梅长湖看着儿子的小肚子,坐下后圆溜溜的肚子比站起时显眼多了,嘟囔一句:“这孩子这般爱吃,也不知道像谁?”
林氏横他一眼:“总不会是像我。”
梅长湖不敢吭声。
渔娘看爹这么怂,捂嘴偷笑。
马车停到周家门口,渔娘带着弟弟下马车:“爹,娘,我去找淼娘了。”
“早些家去。”
“知道了。”
周家人对梅家姐弟自然熟悉,看管门房的小厮一看到梅家的马就赶忙去后院传话。
渔娘牵着弟弟进门,周家的女仆就迎了上来,笑着道:“午前阿青来过家里一趟,说是您要来找我们家小娘子说话,小娘子用了中饭后就开始揉面烤酥饼,将才做好,小郎君来得正是时候。”
点心做好了呀,梅二郎的小短腿都迈得快了些。
渔娘忍不住笑,看来周家从上到下都知道她为什么来找淼娘了。
“淼娘在哪儿?”
“我家小娘子在后院晒花茶。这不是入秋了么,这几日走街串巷卖菊花的多起来了,我家小娘子今日上午买了两背篓鲜菊花,准备晒干了,留着日后泡菊花茶喝。”
周家后院,一簸箕一簸箕晾晒的菊花映入眼帘,金黄亮眼,煞是好看。
“淼娘,你晒这么多菊花茶,你家喝到明年秋天也喝不完呀。”
淼娘笑道:“喝不完也不妨事,可以送去饭庄,泡给食客喝,我晒的这点菊花都不够消耗几日的。”

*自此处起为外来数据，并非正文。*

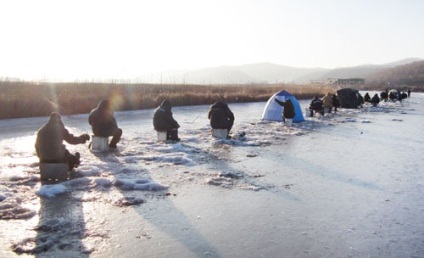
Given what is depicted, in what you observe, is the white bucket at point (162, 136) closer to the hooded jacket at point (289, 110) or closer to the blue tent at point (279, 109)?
the hooded jacket at point (289, 110)

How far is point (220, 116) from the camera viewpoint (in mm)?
13703

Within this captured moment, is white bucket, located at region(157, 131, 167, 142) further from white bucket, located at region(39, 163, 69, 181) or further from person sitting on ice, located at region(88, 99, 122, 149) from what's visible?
white bucket, located at region(39, 163, 69, 181)

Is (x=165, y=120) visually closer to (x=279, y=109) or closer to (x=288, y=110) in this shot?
(x=288, y=110)

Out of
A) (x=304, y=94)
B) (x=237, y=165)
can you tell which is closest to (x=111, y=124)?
(x=237, y=165)

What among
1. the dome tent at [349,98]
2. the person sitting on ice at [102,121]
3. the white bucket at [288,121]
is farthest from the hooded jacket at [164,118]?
the dome tent at [349,98]

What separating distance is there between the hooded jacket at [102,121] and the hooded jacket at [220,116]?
3804 mm

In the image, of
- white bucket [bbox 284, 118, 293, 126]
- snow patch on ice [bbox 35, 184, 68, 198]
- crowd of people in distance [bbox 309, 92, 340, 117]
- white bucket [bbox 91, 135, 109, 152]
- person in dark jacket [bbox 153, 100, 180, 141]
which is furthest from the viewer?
crowd of people in distance [bbox 309, 92, 340, 117]

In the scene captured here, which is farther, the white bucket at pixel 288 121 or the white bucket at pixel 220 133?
the white bucket at pixel 288 121

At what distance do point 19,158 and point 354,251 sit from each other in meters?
8.30

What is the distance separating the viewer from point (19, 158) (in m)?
9.88

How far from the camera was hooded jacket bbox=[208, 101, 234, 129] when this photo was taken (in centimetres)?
1370

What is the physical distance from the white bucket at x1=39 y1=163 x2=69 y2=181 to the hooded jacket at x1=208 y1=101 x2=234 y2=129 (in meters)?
6.80

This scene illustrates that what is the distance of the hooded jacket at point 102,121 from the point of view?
36.3 ft

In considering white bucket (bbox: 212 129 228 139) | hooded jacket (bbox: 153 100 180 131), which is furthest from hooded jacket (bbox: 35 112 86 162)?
white bucket (bbox: 212 129 228 139)
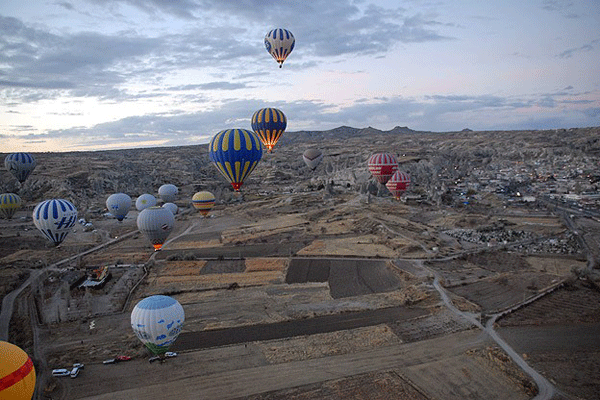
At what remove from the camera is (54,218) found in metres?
30.6

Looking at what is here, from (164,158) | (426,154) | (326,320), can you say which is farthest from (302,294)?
(164,158)

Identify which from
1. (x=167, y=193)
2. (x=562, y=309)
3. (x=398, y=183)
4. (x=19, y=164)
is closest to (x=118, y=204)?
(x=167, y=193)

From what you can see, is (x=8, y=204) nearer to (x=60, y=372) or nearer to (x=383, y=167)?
(x=60, y=372)

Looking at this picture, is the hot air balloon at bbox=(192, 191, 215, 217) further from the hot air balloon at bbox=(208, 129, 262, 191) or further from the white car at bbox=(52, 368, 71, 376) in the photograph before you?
the white car at bbox=(52, 368, 71, 376)

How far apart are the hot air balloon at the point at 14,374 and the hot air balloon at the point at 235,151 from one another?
19.0m

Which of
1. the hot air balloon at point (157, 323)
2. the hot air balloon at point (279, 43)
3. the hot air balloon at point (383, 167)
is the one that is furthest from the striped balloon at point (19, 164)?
the hot air balloon at point (157, 323)

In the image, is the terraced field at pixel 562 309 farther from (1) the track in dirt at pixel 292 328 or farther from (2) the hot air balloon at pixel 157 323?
(2) the hot air balloon at pixel 157 323

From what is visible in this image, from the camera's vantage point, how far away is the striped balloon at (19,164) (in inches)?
2057

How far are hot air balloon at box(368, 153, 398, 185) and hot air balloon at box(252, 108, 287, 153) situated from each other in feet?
53.6

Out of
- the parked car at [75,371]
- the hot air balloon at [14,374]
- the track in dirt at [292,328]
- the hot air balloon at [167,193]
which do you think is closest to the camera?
the hot air balloon at [14,374]

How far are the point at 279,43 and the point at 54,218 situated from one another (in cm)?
2315

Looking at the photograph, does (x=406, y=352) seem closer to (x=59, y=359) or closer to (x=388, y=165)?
(x=59, y=359)

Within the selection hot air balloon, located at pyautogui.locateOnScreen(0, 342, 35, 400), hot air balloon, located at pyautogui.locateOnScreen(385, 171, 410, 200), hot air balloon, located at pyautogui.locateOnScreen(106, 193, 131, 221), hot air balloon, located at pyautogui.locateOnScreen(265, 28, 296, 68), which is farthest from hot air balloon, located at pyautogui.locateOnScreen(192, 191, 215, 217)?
hot air balloon, located at pyautogui.locateOnScreen(0, 342, 35, 400)

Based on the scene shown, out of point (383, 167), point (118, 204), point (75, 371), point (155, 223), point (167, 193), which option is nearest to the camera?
point (75, 371)
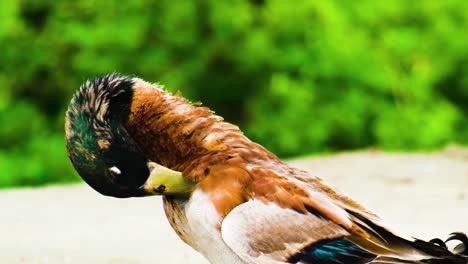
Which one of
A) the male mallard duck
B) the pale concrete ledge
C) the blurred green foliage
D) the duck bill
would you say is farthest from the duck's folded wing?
the blurred green foliage

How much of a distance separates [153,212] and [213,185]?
353 centimetres

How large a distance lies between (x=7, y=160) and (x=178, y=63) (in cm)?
195

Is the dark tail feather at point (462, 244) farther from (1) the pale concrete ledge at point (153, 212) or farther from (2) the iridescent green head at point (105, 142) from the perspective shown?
(1) the pale concrete ledge at point (153, 212)

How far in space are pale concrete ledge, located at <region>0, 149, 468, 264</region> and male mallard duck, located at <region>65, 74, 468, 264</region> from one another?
4.25ft

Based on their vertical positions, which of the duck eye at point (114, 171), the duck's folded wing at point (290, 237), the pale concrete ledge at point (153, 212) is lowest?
the pale concrete ledge at point (153, 212)

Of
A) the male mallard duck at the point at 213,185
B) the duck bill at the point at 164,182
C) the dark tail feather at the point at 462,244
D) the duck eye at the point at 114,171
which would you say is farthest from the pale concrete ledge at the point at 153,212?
the duck eye at the point at 114,171

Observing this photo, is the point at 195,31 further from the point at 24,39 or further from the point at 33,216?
the point at 33,216

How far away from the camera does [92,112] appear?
2.96 m

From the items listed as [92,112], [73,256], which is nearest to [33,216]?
[73,256]

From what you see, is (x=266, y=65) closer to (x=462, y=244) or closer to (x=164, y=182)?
(x=462, y=244)

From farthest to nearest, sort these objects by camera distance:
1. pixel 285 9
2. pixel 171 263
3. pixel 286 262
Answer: pixel 285 9 < pixel 171 263 < pixel 286 262

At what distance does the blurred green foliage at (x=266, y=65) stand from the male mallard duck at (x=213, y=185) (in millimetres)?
6879

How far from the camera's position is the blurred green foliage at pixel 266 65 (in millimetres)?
9938

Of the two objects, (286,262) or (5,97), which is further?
(5,97)
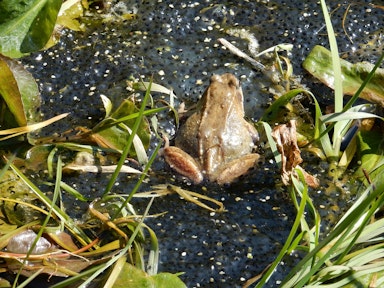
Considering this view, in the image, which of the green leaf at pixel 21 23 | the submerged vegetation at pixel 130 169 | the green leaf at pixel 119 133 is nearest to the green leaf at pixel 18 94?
the submerged vegetation at pixel 130 169

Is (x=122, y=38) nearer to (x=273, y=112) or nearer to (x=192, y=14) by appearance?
(x=192, y=14)

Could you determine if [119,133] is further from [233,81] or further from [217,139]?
[233,81]

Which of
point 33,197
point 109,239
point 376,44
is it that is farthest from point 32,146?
point 376,44

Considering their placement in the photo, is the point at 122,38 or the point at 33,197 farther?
the point at 122,38

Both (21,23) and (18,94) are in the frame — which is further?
(21,23)

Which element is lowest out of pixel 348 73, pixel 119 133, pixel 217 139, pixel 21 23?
pixel 217 139

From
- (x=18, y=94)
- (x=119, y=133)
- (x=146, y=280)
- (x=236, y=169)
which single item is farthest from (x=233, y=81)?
(x=146, y=280)
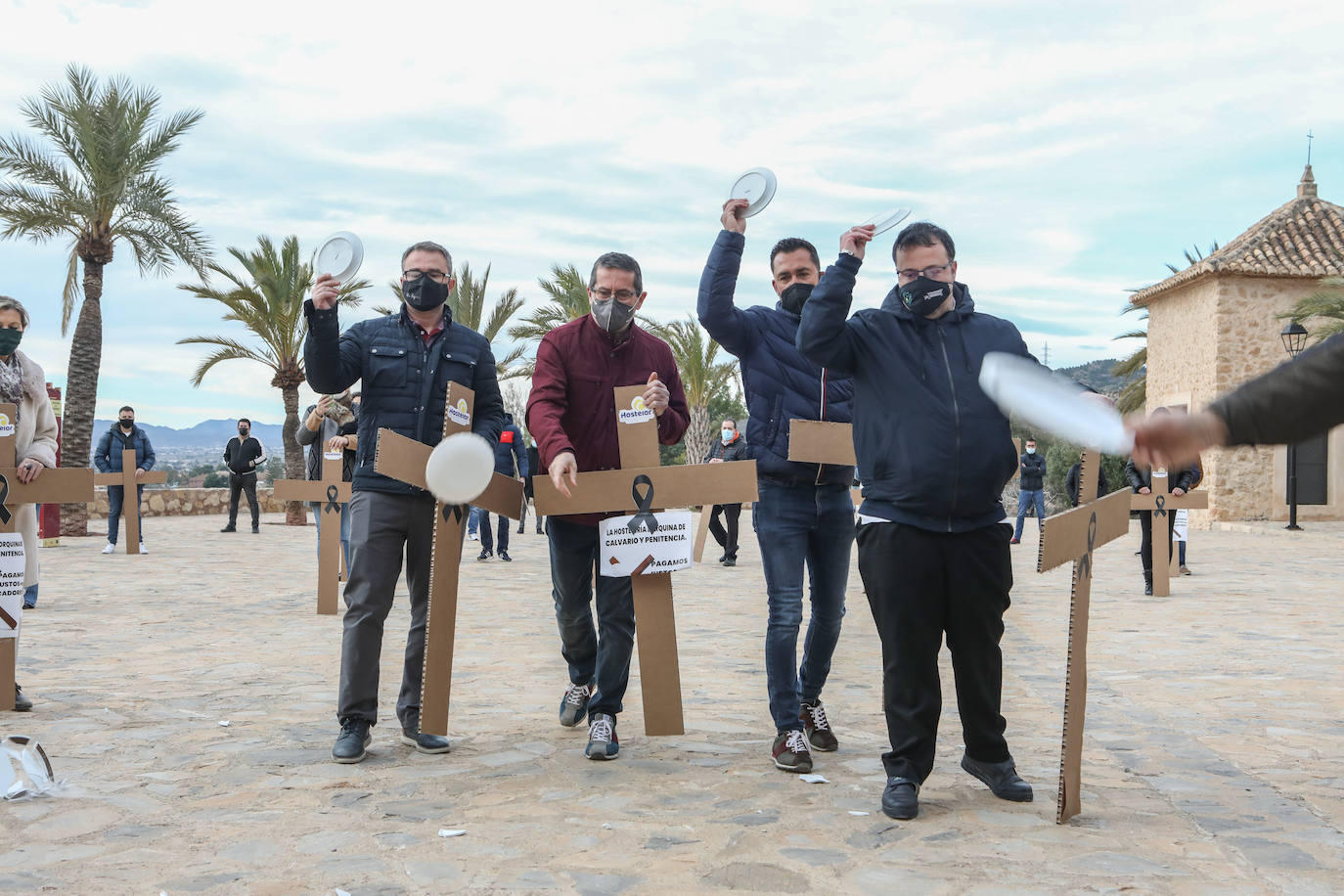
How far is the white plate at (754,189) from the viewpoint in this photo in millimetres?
4617

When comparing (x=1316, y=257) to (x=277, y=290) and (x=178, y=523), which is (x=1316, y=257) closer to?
(x=277, y=290)

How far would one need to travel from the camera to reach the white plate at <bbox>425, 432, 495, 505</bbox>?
4262mm

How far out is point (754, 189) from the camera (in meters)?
4.67

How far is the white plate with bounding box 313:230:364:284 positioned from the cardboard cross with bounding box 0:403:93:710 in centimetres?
189

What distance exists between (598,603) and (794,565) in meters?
0.89

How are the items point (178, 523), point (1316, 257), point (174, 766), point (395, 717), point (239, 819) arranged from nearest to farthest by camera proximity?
point (239, 819)
point (174, 766)
point (395, 717)
point (178, 523)
point (1316, 257)

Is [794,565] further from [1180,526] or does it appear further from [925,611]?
[1180,526]

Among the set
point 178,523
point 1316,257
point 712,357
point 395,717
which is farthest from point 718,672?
point 712,357

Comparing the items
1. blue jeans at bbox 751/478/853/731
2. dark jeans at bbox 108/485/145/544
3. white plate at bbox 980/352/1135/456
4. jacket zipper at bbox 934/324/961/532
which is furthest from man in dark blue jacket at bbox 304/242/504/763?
dark jeans at bbox 108/485/145/544

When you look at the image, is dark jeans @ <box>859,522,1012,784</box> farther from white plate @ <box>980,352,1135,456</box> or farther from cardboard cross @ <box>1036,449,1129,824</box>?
white plate @ <box>980,352,1135,456</box>

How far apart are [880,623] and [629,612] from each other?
1.21m

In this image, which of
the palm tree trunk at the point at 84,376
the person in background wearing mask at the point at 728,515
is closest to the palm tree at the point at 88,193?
the palm tree trunk at the point at 84,376

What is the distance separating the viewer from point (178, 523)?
25.8 meters

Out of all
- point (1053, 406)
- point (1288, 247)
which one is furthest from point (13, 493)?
point (1288, 247)
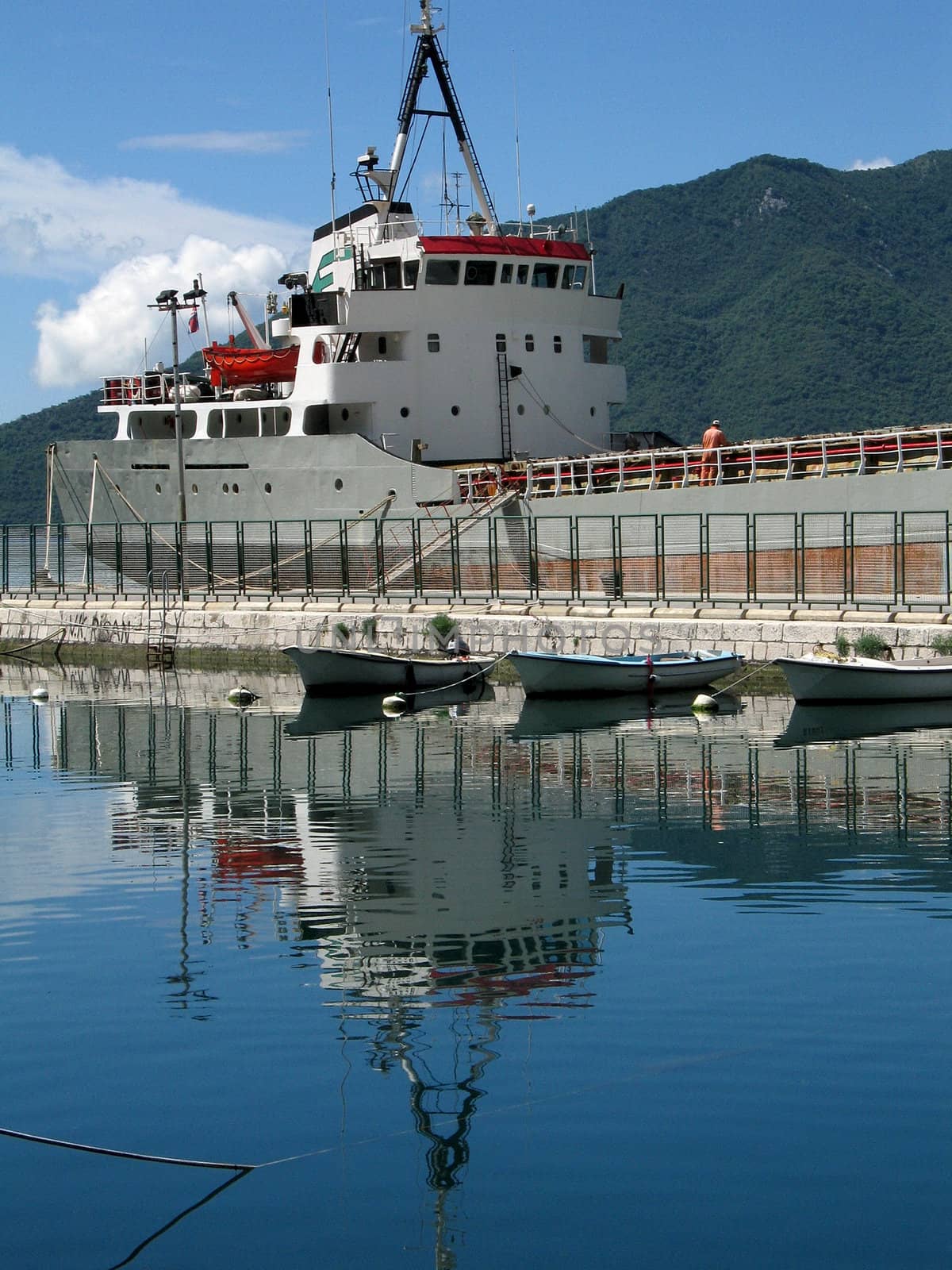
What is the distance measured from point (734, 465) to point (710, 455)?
547 mm

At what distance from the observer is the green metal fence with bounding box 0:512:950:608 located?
2911 centimetres

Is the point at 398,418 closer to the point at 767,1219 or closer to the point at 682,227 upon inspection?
the point at 767,1219

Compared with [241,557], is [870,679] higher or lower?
lower

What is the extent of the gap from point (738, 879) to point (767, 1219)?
6900 mm

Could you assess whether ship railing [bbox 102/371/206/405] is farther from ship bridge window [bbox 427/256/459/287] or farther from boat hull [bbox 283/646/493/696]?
boat hull [bbox 283/646/493/696]

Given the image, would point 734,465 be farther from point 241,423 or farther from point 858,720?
point 241,423

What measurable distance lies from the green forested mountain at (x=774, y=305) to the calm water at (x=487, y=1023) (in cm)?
11266

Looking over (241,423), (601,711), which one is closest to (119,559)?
(241,423)

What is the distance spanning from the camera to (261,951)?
1180cm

“淼姐姐。”梅二郎迫不及待了,他已经闻到香妃酥的味道了。
渔娘无奈,这小子在美食面前真是一刻都忍不了。
淼娘忙吩咐仆人:“快把香妃酥端出来,咱们在院子里吃。”
走家后院有一株橘子树,长得高大茂盛,桔子树下摆了张矮桌,坐树下休息闲聊正好。
渔娘警告二郎:“刚用了午食不久,最多只能吃两块。”
“好嘛。”
梅二郎委屈地应一声,老大不愿意了,又不敢反抗姐姐。
丫头把点心送来,又在晒菊花的簸箕里捡了几朵鲜菊丢茶壶里,拿滚水冲了一壶清新略微苦涩的菊花茶。
淼娘给渔娘倒茶,一边道:“你们今日去罗家可热闹?”
“还算热闹吧,除了县令夫人的娘家侄女之外,其他那几家你都认识,老熟人了。”
周家只是开饭庄的普通人家,但因为淼娘跟渔娘关系好,有渔娘引荐,南溪县的富户,王教谕家,甚至南溪县上一任县令家,她都是去过的。
听渔娘念叨了一圈有哪些人,淼娘了然:“去的都是未说亲的小娘子,其中可有什么缘故?”
渔娘摇摇头:“不知道,我只是去吃顿饭。”
淼娘大笑起来:“你年纪也不小了,还不理睬这些事?”
渔娘跟淼娘亲近,说话自然不避讳,她直言道:“我年纪还小,我爹娘也想多留我几年,我说亲还早。你呢,你比我大两岁,五月端阳节的时,我娘说你爹娘在帮你相看了,相看的如何了?”
淼娘不好意思地摸摸耳垂,脸颊微红,凑到渔娘胜身边小声道:“已经定了。”
“谁?”渔娘眼睛都睁大了,超级期待。
“邓家。”
渔娘激动地直扯帕子:“邓丁香?什么时候说成的?怎么不告诉我?你们什么时候办?”
“九月初六过礼,正日子定在十二月初八。不是不告诉你,咱们小门小户的也不好惊动你。”淼娘的脸颊更红了,最后连脖子都红了起来。
九月初六过礼,那也没几天了,渔娘:“有什么不好惊动的,凭咱们的关系,你该早些告诉我的,按理说,你和邓丁香两个人该给我送一份谢媒礼。”
四年前林氏生二郎时伤了身子,请邓家大夫上门诊治,陆陆续续调理了一年多才好些。为了照顾娘亲,那一年渔娘对中医来了兴趣,她收集了许多药膳方子,经常去邓家药铺请教,一来二去的,就跟邓家熟悉起来了。
淼娘跟渔娘关系好,因此淼娘也经常跟渔娘去邓家药铺。
渔娘十分自得,嘿嘿,她就是两人的媒人呐。